Suudi Kibar al-'Ulama heyetinin  Müslüman Kardeşler'i terör örgütü olarak ilan etmesi konusunda üzerinde durulması gereken başka bir konu Al-i Suud ile Vahhabi müftüler arasındaki bağın kanıtlanmasıdır. Bu bağlamda, Suudi müftü ve Suudi Kibar al-'Ulama heyeti Başkanı Abdulaziz Bin Abdullah Al-i Şeyh, yaptığı açıklamada, Müslüman Kardeşler'i İslam ile hiçbir ilgisi olmayan sapkın bir tarikat adlandırdı.
Bu açıklama ve Suudi Kibar al-'Ulama heyetinin  kararı, Al-i Suud'un politikaları doğrultusunda hareket eden ve her geçen gün Suudi Arabistan'ın otorite yapısında bağımsızlığı azalan sözkonusu kurul ve başkanının pratikte kraliyet sarayının müftülerinden olduğunu gösteriyor.
Diğer önemli konu da, İsrail rejiminin Suudi Kibar al-'Ulama heyetinin Müslüman Kardeşler-i terör örgütü olarak ilan etmesini desteklemesidir.
Bu bağlamda, Dünya Müslüman Alimleri Birliği Genel Sekreteri Ali Muhyiddin el-Karadaği yaptığı açıklamada, Kibar al-'Ulama heyetinin sözkonusu kararını eleştirerek, Arap ve İslam dünyasında kabul görmediğini, sırf Arapların Müslümanların topraklarını, Kudüs ve Aksa'yı gasp eden Siyonist rejimi memnun ettiğini kaydetti.
Bu girişim bir kez daha İsrail'in Arabistan ile ilişkisini ortaya koyarken ayrıca, Siyonist rejimin Riyad’ı da kendisiyle barış anlaşması imzalamaya tahrik ettiğini gösteriyor.
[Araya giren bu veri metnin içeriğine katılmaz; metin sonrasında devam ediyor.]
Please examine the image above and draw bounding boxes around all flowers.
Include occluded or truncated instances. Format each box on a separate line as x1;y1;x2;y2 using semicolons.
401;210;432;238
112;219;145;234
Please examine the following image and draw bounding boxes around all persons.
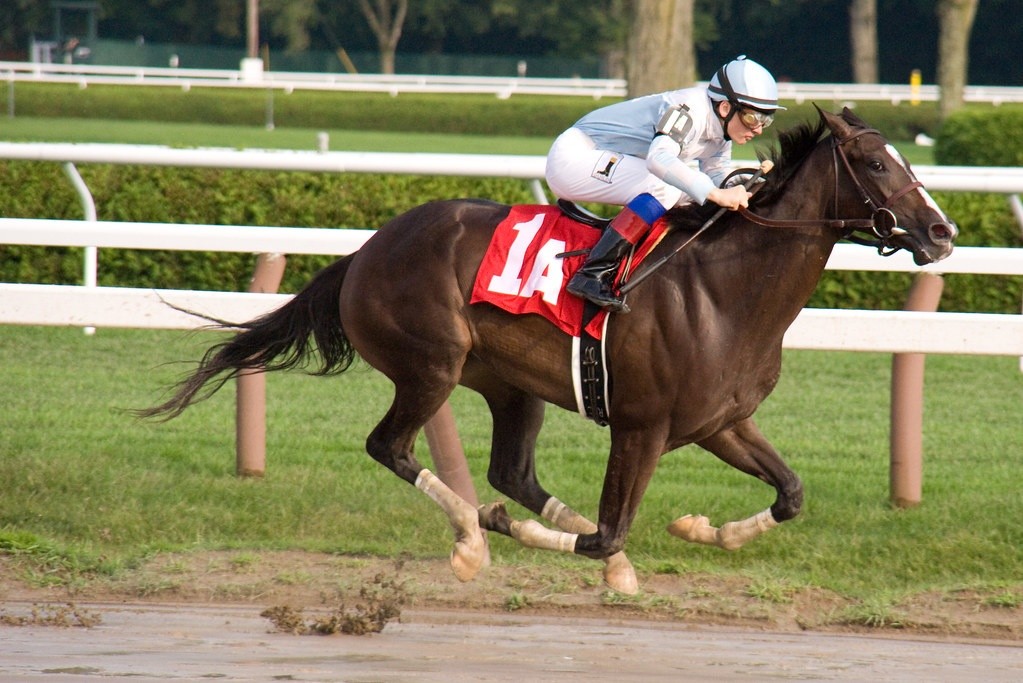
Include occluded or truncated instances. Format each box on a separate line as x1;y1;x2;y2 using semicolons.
545;54;790;313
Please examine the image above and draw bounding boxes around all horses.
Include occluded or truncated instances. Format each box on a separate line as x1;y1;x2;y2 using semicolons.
130;102;961;596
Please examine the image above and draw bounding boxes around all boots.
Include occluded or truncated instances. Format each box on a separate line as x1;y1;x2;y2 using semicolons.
565;193;666;312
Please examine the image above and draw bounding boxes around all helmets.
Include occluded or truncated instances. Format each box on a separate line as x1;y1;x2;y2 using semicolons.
707;55;788;111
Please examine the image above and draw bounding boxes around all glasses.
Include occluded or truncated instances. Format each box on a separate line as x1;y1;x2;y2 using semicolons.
741;112;774;128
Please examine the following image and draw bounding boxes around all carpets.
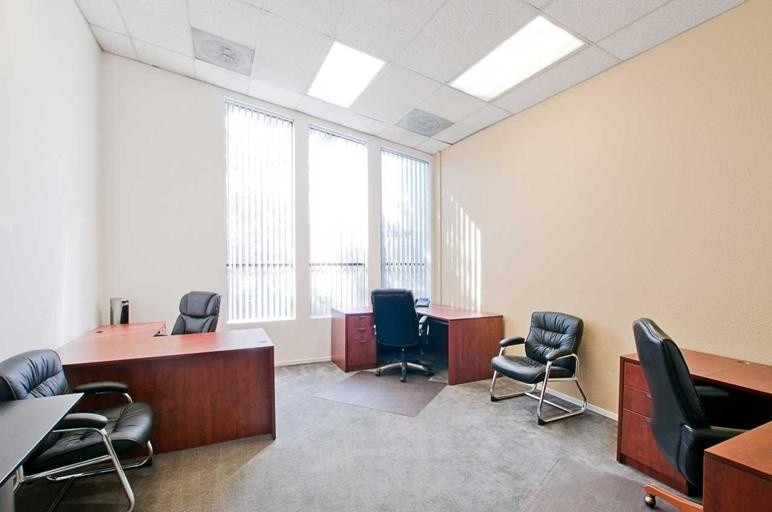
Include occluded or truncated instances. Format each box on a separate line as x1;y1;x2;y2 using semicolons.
520;455;682;512
313;371;447;417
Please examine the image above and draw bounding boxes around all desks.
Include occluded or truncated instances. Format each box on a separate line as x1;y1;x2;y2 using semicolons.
616;347;772;512
53;321;276;464
331;303;504;386
0;392;85;489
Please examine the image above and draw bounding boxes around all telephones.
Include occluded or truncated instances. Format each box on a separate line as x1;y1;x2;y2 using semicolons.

Kuşkusuz, Suudi Arabistan'ın onayı olmasaydı, Bahreyn, BAE ve Sudan gibi Arap ülkeleri, işgal rejimi ile normalleşme anlaşmalarına imza atmazdı. Ancak Suud rejimi, İslam dünyasındaki konumu için yol açacağı sonuçlarından dolayı şimdiye kadar böyle bir anlaşmaya imza atmamıştır. Gelinen aşamada İsrail bu tür destekleriyle Al-i Suud'u dolduruşa getirmeye çalışıyor.
Unutmamak gerekir ki, Müslüman Kardeşler, yaklaşık 80 yıllık tarihi boyunca hiçbir zaman bir terör eylemi gerçekleştirmezken hatta terörizmi desteklememiştir. Ancak Suudi Arabistan, Suriye dahil bölgenin muhtelif noktalarında terör örgütlerinin başlıca destekçilerinden biri olmuştur.